A year after Barack Obama's inauguration as US President, what are the prospects of his promise to reconfigure politics as Americans know it?

Recent polls show Mr Obama to be the least popular President, at this stage of the term, among white voters for the last 30 years (that is, as long as this poll has been taken). Moreover, the gap between him and the next least popular President is significant.

Arguably, this poll result is not as meaningful as it looks. It only covers Presidents Ronald Reagan, George H.W. Bush, Bill Clinton and George W. Bush, none of whom began their tenure facing the twin challenges of economic disaster and a possibly unwinnable war in Afghanistan. And with unemployment at 10 per cent, Mr Obama's ratings could be a lot worse.

But, stage right, there enters the special election in Massachusetts to fill the late Senator Edward Kennedy's seat. (This is being written before the votes have been counted.)

An ultra-Democrat state, a seat first occupied by Senator Kennedy in 1962 (and earlier by his brother, JFK), an initially popular Democrat candidate, Attorney General Martha Coakley... and it suddenly turns too close to call, with Mr Obama himself having to take time off over the weekend to campaign on behalf of his party's candidate, now the underdog. If her rival, state senator Scott Brown is elected, he would be the first Republican from Massachusetts to be elected to the US Senate in almost 40 years.

Yes, Ms Coakley committed cardinal mistakes, complacency and worse. But Mr Brown is running on an anti-Obama ticket. He is winning independent voters over - the same voters that Mr Obama made his own just over a year ago - on the battlecry of stopping Mr Obama's healthcare Bill from going through the US Senate.

Senator Kennedy's seat is the crucial 60th seat in the Senate that Mr Obama needs to stop the opposition from blocking his Bill... and to pass it through. If this Bill is blocked, it would be the end of Mr Obama's top (constructive) item on his domestic agenda.

Many commentators have pointed out the multiple ironies. Senator Kennedy campaigned passionately for higher healthcare coverage in his time. A few months after his death, the Senate race became so close that the same seat could be used to block the enactment of such a provision.

The sharpest ironies, however, have to do with how Mr Brown has run his campaign. He has managed to project Mr Obama, just a year in office, as the establishment: an elite establishment ready to tax and spend and intervene without warrant into people's lives. And he has shown fluency with the methods of the electronic campaigning, voter mobilisation and fund-raising. At a late stage of the race, he was raking in a million dollars a day.

In other words, Mr Brown has run his race in ways that resemble closely some of Mr Obama's own but on a very different agenda.

Of course, the political party that has to fix an economic mess is always punished, even when voters acknowledge that it did not create it. (Mr Brown has been careful not to have national Republican figures campaign along his side.)

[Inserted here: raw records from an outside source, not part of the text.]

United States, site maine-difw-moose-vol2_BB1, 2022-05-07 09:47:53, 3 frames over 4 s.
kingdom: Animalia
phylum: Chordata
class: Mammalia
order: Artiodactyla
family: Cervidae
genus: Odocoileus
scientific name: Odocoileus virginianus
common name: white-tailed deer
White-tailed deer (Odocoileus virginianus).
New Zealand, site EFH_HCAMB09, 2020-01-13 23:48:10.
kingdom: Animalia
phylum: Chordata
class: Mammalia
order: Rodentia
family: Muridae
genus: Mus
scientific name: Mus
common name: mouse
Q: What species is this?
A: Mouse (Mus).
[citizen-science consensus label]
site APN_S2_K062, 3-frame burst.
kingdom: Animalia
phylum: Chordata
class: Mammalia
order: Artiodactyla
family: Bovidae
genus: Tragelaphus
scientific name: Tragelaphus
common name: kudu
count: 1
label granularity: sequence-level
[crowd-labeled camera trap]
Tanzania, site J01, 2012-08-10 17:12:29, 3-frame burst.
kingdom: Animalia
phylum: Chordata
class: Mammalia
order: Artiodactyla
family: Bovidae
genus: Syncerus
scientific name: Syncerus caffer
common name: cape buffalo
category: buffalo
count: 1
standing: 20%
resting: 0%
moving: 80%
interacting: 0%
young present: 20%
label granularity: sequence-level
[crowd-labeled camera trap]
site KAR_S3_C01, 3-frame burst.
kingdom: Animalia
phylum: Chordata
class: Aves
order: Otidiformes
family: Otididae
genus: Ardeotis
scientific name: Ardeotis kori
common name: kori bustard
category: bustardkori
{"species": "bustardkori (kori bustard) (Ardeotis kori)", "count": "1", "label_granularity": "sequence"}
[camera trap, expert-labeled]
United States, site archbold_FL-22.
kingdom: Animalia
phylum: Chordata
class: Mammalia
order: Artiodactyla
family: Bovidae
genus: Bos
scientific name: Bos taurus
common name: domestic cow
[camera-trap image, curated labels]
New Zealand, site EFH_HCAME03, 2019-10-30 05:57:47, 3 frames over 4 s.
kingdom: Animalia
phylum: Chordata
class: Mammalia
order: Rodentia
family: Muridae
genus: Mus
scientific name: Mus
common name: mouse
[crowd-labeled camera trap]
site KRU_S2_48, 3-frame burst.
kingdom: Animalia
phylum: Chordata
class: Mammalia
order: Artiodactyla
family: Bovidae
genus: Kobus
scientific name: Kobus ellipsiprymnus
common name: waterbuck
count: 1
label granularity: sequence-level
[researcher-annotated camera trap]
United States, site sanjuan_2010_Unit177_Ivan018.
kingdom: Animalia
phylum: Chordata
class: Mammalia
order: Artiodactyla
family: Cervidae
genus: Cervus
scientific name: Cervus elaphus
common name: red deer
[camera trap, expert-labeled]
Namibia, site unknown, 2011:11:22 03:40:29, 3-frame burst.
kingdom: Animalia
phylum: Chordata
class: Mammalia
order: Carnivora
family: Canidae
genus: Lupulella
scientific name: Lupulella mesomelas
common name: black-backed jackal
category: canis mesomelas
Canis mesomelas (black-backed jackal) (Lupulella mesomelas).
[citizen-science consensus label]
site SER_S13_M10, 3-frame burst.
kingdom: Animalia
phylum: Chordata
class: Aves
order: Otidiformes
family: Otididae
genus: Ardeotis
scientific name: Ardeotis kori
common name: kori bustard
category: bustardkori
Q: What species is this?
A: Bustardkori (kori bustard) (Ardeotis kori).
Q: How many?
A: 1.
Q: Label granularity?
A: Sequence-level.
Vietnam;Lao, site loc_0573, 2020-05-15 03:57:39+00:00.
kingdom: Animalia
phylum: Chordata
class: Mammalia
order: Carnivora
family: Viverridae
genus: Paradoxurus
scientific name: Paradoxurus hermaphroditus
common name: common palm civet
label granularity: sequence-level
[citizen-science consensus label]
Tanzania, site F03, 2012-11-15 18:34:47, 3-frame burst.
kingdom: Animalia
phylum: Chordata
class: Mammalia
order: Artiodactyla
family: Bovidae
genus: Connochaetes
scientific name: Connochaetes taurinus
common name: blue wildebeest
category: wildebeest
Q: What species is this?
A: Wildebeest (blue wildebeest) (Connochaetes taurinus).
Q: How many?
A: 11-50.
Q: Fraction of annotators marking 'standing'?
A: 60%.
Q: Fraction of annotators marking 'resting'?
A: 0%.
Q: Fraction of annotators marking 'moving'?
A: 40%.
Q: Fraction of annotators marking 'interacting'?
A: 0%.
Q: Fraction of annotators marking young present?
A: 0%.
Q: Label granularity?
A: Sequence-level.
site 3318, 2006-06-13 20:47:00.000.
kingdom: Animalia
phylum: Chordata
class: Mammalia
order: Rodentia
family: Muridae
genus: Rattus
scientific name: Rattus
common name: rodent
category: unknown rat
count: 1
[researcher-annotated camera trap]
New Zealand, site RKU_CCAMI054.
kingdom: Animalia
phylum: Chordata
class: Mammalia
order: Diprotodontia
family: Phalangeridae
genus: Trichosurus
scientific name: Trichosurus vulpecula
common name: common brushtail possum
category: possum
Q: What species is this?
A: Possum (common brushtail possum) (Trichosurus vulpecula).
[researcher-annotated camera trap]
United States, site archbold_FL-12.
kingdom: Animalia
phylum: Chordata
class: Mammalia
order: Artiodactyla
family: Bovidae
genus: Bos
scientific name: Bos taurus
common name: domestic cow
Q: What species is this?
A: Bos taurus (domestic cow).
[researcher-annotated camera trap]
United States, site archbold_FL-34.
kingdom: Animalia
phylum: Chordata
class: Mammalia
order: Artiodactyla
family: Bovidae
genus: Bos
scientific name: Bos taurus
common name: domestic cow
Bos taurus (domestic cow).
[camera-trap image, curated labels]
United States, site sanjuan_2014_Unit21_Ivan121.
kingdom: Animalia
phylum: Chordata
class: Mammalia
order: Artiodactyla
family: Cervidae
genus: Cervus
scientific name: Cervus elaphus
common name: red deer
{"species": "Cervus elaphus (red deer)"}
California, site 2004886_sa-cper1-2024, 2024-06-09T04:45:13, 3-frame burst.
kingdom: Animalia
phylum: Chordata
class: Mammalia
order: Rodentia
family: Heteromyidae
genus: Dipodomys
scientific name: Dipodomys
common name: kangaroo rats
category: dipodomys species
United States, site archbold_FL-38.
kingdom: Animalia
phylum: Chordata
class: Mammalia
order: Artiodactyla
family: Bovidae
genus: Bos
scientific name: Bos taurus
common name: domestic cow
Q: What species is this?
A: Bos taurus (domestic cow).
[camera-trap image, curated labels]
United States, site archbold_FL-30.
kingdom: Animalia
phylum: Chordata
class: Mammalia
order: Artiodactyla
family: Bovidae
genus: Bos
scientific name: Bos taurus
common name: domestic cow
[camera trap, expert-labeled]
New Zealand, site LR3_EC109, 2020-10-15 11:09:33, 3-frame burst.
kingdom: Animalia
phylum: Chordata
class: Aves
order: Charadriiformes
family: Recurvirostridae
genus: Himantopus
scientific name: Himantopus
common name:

Mr Obama's superstar status may even have hurt him, as voters have expected better economic results sooner and at less cost. (Whereas most mainstream economists not working for the White House have said the mistake was not to make the stimulus package even bigger.)

And some of Mr Obama's liberal base, led on to dream that one could have politics without politicking and Washington backroom compromises, may be disappointed by the deals that Mr Obama has had to cut.

He will probably bounce back. An able politician, although time has seen his ratings fall from the heights they reached last year, it has also confirmed that his ticket was certainly the better choice in 2008.

However, his difficulties show us that he has not reinvented politics, neither in methods nor in the coalitions he has built. And we can understand the degree to which his international behaviour is partly driven, classically, by domestic concerns.

His behaviour at Copenhagen was predictable (and indeed predicted): Whatever his convictions on climate change, he faces crucial mid-term elections later this year and cannot afford to have them turn out badly. Any strong commitment on climate change targets would have hurt him, especially in industrial states.

The recent US pressure to have Malta contribute to the efforts in Afghanistan can also be read in this light. To the Afghans, our contribution will not make much difference, especially to a cynical, corrupt, ungrateful President like Hamid Karzai, who told a US interviewer that his country will not miss the UN staff that recently pulled out.

But to the US it does: not for what we do on the ground but because we ratchet up the number of nations joining the effort under US leadership. Remember the US Ambassador underlining it was already 43?

The sheer number is meant to act as talisman in US politics: a potent symbol and argument for Mr Obama's restoration of US standing in the world and a quick "result" improving over the "isolated" years of George W. Bush. Needing to lead the US in a most difficult, unpopular war, he needs all the talismans he can get.